Ancient Amphibians Left Full-Body Imprints

Left: Fossilized body imprints of 330-million-year-old salamander-like creatures. Right: An artist's impression of what the creatures looked like. (Image credit: Spencer Lucas/New Mexico Museum of Natural History)

Exquisitely preserved fossilized body imprints of ancient salamander-like creatures have been discovered in 330-million-year-old Pennsylvanian rocks.

The foot-long amphibians lived 100 million years before the first dinosaurs. "Body impressions like this are wholly unheard of," said paleontologist Spencer Lucas, a curator at the New Mexico Museum of Natural History.

Lucas planned to present the discovery Tuesday at the annual meeting of the Geological Society of America in Denver.

While lacking bones, the body imprints contain other rare information about the bones, Lucas said. Without the imprints of the webbed four-toed feet, for instance, it would be virtually impossible to say they were truly amphibians. The imprints also provide body proportions data and reveals the creatures' skin was smooth, not armor plated as might be expected, Lucas said.

....................

• Request A: In the article on fossil amphibian imprints, restate the paragraph beginning "The foot-long amphibians" in one shorter sentence that keeps its main facts.
• Request B: Reproduce the article on fossil amphibian imprints word for word from "The foot-long amphibians" up to and including "of Natural History.".
• Request C: Put this sentence from the article on fossil amphibian imprints into Spanish: "Lucas planned to present the discovery Tuesday at the annual meeting of the Geological Society of America in Denver."

....................

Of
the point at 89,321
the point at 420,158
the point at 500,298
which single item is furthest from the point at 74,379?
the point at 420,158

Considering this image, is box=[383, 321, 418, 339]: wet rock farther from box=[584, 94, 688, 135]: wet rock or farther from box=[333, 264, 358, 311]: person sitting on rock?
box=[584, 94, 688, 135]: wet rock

....................

• Final result A: The foot-long amphibians lived 100 million years before the first dinosaurs, and paleontologist Spencer Lucas, a curator at the New Mexico Museum of Natural History, called such body impressions wholly unheard of.

• Final result B:
The foot-long amphibians lived 100 million years before the first dinosaurs. "Body impressions like this are wholly unheard of," said paleontologist Spencer Lucas, a curator at the New Mexico Museum of Natural History.

• Final result C: Lucas tenía previsto presentar el descubrimiento el martes en la reunión anual de la Sociedad Geológica de América en Denver.